Find every line in the rows below that contains the word "each", matching case exactly, and copy all of those lines.

*** Given data

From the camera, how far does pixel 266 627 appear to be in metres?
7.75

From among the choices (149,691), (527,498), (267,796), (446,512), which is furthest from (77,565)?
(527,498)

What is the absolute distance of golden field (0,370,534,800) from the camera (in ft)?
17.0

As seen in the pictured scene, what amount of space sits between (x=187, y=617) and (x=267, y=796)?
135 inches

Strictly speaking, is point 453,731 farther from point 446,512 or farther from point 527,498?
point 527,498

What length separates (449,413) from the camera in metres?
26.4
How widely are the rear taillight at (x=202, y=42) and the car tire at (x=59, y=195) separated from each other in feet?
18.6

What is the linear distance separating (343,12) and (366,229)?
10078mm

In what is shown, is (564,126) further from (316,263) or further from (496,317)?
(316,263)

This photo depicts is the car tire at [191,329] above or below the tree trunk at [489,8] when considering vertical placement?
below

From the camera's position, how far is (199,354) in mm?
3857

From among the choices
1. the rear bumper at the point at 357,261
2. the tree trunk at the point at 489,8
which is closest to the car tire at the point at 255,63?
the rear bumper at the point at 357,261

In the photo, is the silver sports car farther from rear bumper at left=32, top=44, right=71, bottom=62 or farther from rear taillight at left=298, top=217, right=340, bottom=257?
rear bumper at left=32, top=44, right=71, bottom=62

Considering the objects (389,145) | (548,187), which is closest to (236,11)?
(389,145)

******
*** Given data

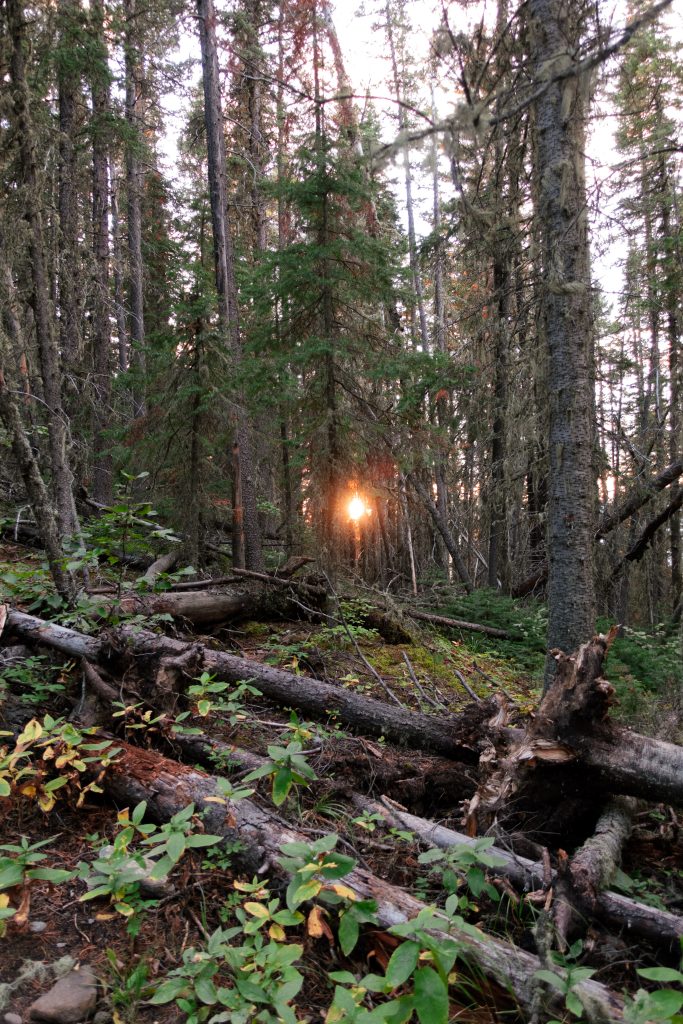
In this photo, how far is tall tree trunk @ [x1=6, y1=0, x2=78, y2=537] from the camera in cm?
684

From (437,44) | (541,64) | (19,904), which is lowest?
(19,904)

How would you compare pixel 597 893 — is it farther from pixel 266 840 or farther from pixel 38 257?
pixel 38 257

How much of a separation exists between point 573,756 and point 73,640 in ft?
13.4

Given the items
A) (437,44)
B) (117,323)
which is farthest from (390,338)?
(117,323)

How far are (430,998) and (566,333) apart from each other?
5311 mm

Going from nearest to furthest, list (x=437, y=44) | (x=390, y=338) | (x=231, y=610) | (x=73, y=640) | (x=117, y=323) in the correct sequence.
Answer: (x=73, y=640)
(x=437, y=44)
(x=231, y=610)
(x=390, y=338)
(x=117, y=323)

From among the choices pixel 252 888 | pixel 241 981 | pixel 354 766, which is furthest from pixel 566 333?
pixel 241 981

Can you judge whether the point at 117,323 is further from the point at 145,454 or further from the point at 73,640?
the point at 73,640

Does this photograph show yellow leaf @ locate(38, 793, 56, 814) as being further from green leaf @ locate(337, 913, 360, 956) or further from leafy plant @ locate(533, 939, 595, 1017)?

******

Full output:
How widely are the rear taillight at (x=202, y=42) and the car tire at (x=59, y=195) separated from each other in feet?
How far are (430,998) and (566,333) apart from each other?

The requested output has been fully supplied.